> [Selected passage]:
=== Begin Enclosure ===

As a comedy, the film quotes or satirizes other zombie films (comedies or not) like Shaun of the Dead (2004), Dawn of the Dead (1978), 28 Days Later (2002) and Zombie Flesh Eaters (1979), the latter by Lucio Fulci, which features underwater zombies, with the added chutzpah of a zombie attacking a shark. Brugués also quotes from Cuban films as well: Memories of Underdevelopment, Life is to Whistle, Guantanamera and Vampiros en La Habana. Ultimately, however, the film has a somewhat standard approach to the genre: how to survive a zombie apocalypse. Fortunately, Juan and his sidekick Lázaro are the ultimate survivors. At the beginning of the film, while they are fishing in Havana harbor, Lázaro asks Juan “Do you ever feel like you should just keep going and row all the way to Miami?” Juan calmly responds: “What for, man, I’d have to work there. Besides, I’m a survivor. I survived Mariel. I survived Angola. I survived the Special Period and that thing that came after. Here we are like the taínos (Indigenous inhabitants of the island) waiting for the fruit to fall out of the tree. This is paradise and nothing will change that.” Right after Juan fishes a zombie out of the water and Lázaro finishes him off with a harpoon shot to the forehead.
Soon, the zombie plague will spread throughout Havana, testing the skills and ingenuity of Juan and Lázaro, who, with a mix of guapería and entrepreneurial zeal, set up a business for hunting zombies, charging Cubans in pesos and tourists or foreigners in CUC. The zombie extermination team also includes La China (a gay cross-dressing mulato), el Primo (a hulk of a man with rippling muscles who must work blindfolded because he faints at the sight of blood), Vladi California (Lázaro’s ne’er do well son) and Camila (Juan’s daughter, distrustful of her father, who becomes an acrobatically expert killer of zombies).

=== End Enclosure ===

> [What to do]:
(1) In the passage about the Cuban zombie comedy, why does el Primo have to work blindfolded?
(2) Pick up the passage about the Cuban zombie comedy after its final sentence and keep writing.

> [Data extracts]:
=== Begin Enclosure ===

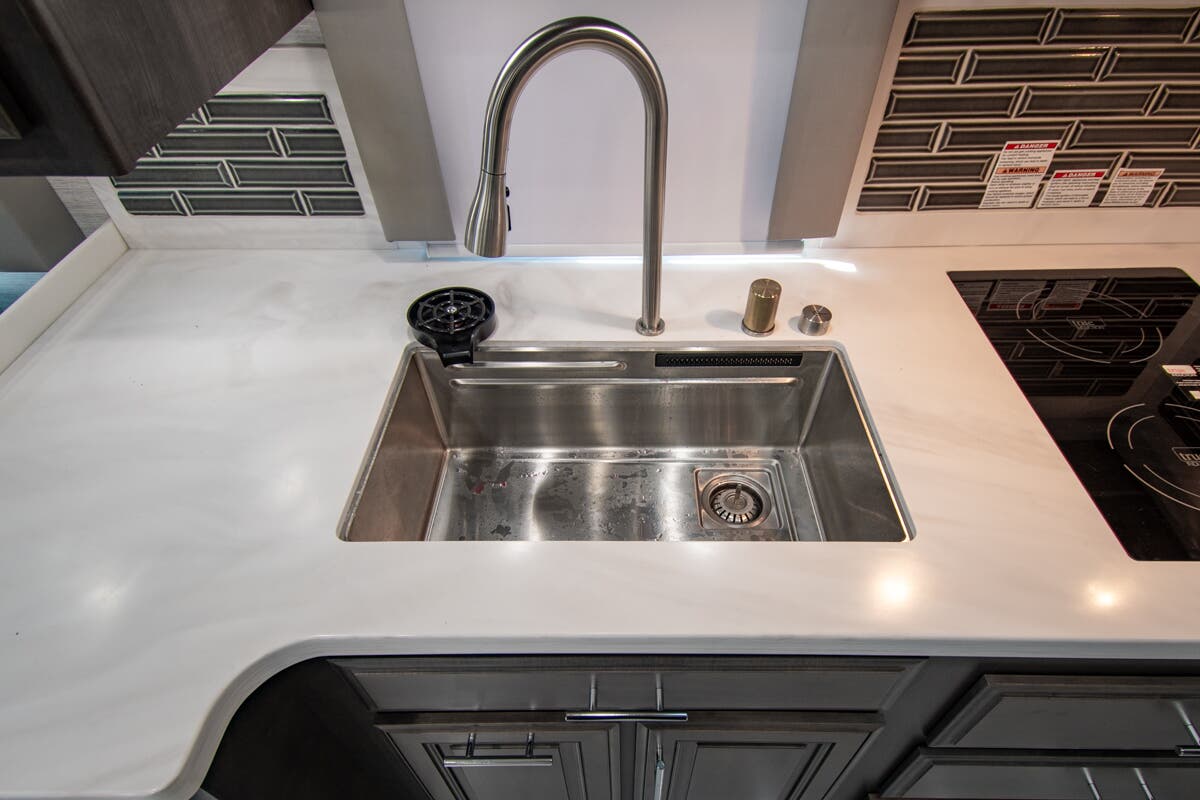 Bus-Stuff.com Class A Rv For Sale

=== End Enclosure ===
=== Begin Enclosure ===

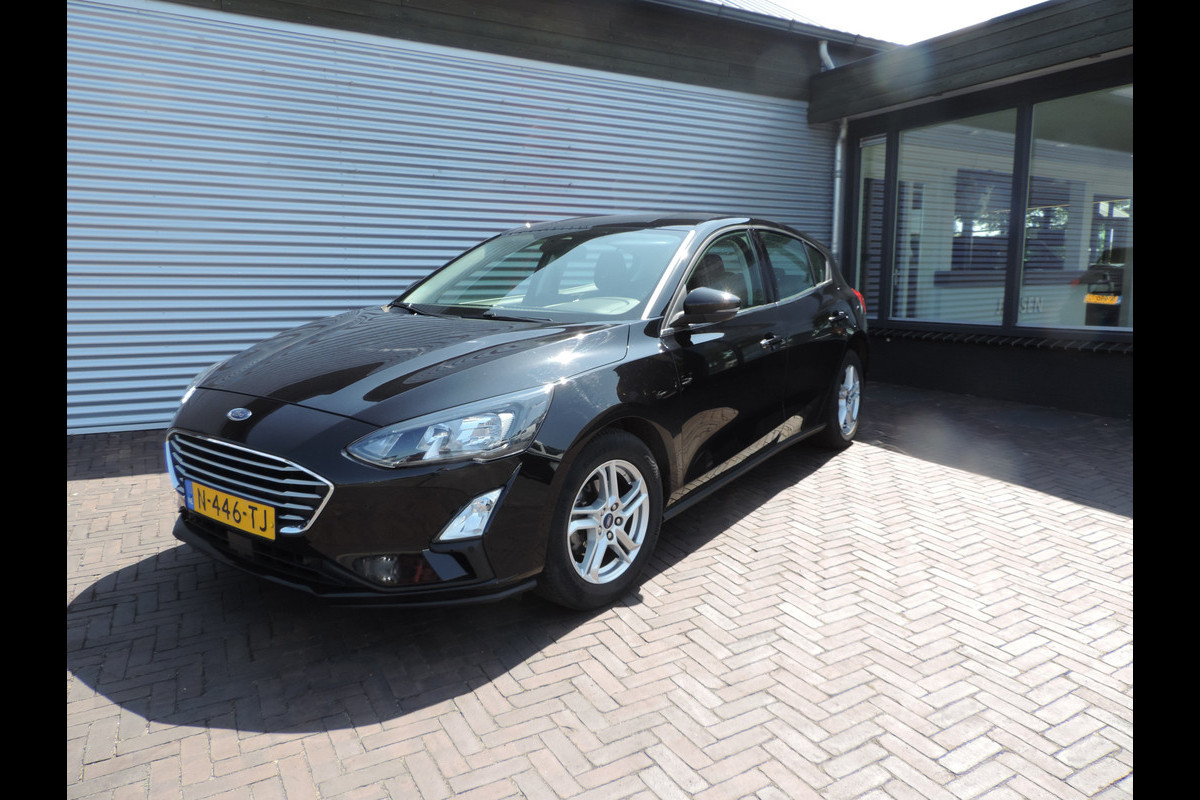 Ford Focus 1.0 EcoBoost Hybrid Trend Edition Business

=== End Enclosure ===

> [Solved problems]:
(1) He faints at the sight of blood.

(2)
Juan of the Dead also draws on Cuban bufo theater (here it borrows from Vampiros en La Habana). Influenced by Spanish theater, the zarzuela (light opera) and the tonadilla (a satirical musical comedy popular in 18th century Spain) bufo theater relied on a series of stereotypes: the negrito, a comic black character usually played by a white actor in black face; the gallego, a Spaniard of Galician origin, who is a bumbling, clumsy character unable to resist the sexual allure of the mulata; the mulata, a mixed-race woman who is a temptress, usually of the gallego; the negra, a black woman, often older, usually associated with sorcery and witchcraft but not sexually attractive; and, el chino, a Chinese man, hardworking and industrious, but always made fun of by the way he speaks Spanish. Despite these stereotypical portrayals, Cuban bufo theater was an attempt to envision Cuban identity and nationality on stage. In an ever-changing 19th century, with Cuban nationalism asserting itself in one of Spain’s last colonies with slavery still in existence, bufo theater represented an entertaining and deeply flawed attempt to negotiate Cuba’s growing sense of uniqueness and nationhood within the parameters of a colonial, racist, and sexist society.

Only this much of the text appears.